▸ Task to complete
In the entries below, find the line with "CQ0056L CQ0056L ����" and the line with "Triscan Stange/Strebe, Stabilisator". Return those two lines and all lines between them, exactly.
[Supplied records — start]
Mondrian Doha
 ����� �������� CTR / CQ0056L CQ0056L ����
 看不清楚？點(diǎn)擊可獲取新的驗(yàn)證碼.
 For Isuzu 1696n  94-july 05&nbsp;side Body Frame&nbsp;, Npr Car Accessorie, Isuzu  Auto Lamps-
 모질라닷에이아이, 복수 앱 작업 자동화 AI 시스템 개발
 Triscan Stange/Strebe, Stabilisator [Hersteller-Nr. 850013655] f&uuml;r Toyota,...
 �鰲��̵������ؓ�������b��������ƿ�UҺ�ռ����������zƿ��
[Supplied records — finish]
[Supplied records — start]
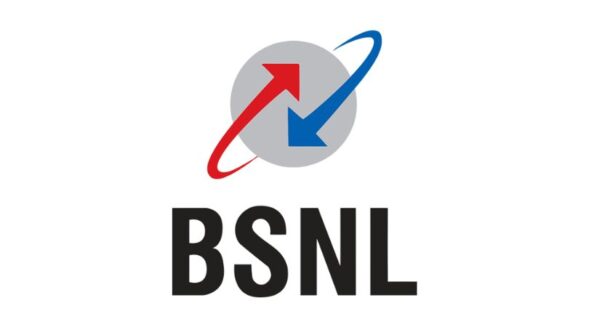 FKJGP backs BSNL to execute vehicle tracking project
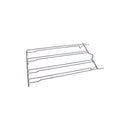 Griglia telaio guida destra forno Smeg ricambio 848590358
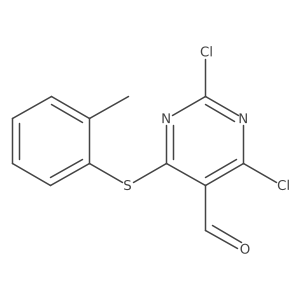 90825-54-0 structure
[Supplied records — finish]
[Supplied records — start]
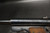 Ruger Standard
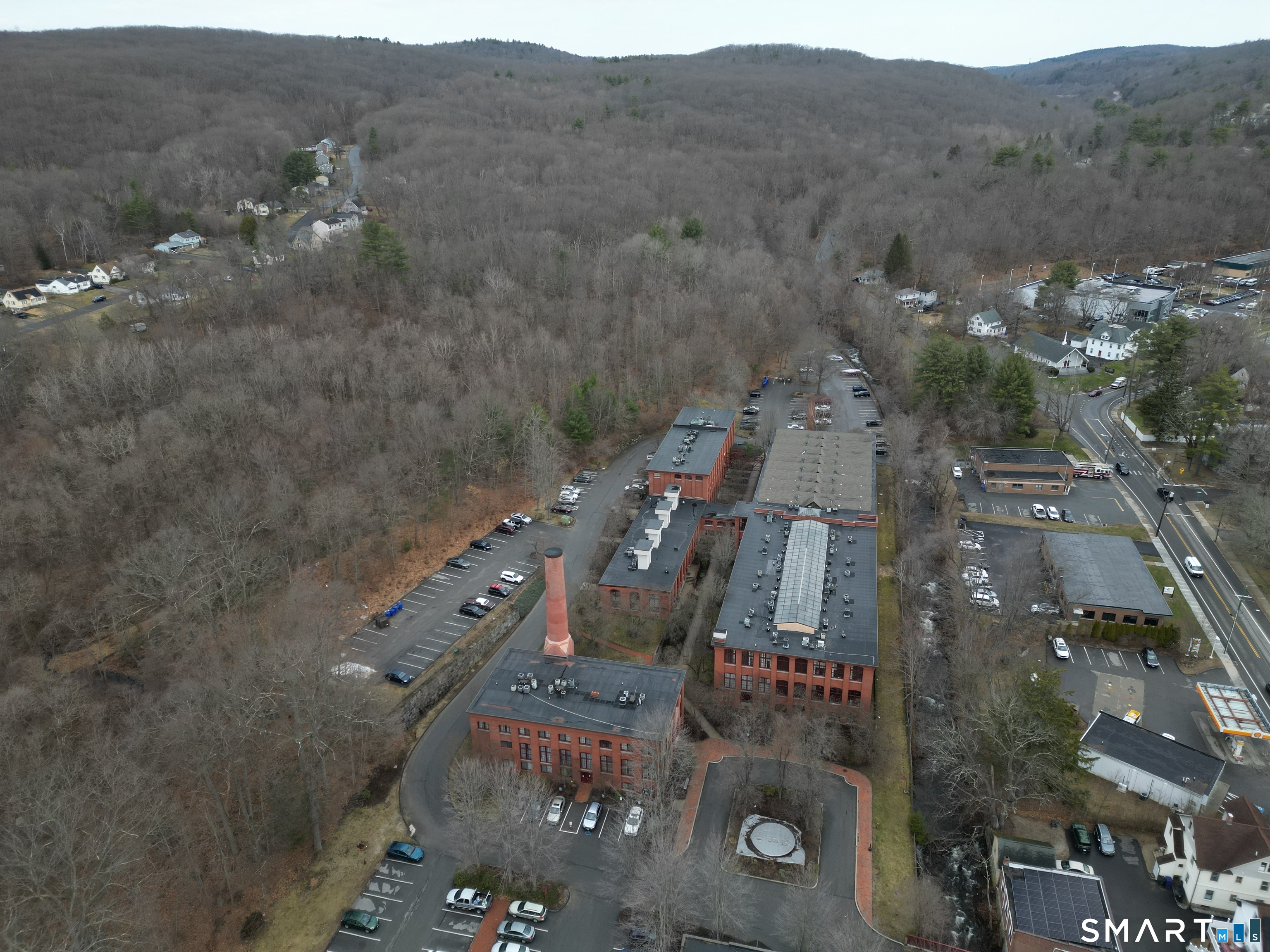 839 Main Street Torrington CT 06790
[Supplied records — finish]
▸ Response for this exercise
 ����� �������� CTR / CQ0056L CQ0056L ����
 看不清楚？點(diǎn)擊可獲取新的驗(yàn)證碼.
 For Isuzu 1696n  94-july 05&nbsp;side Body Frame&nbsp;, Npr Car Accessorie, Isuzu  Auto Lamps-
 모질라닷에이아이, 복수 앱 작업 자동화 AI 시스템 개발
 Triscan Stange/Strebe, Stabilisator [Hersteller-Nr. 850013655] f&uuml;r Toyota,...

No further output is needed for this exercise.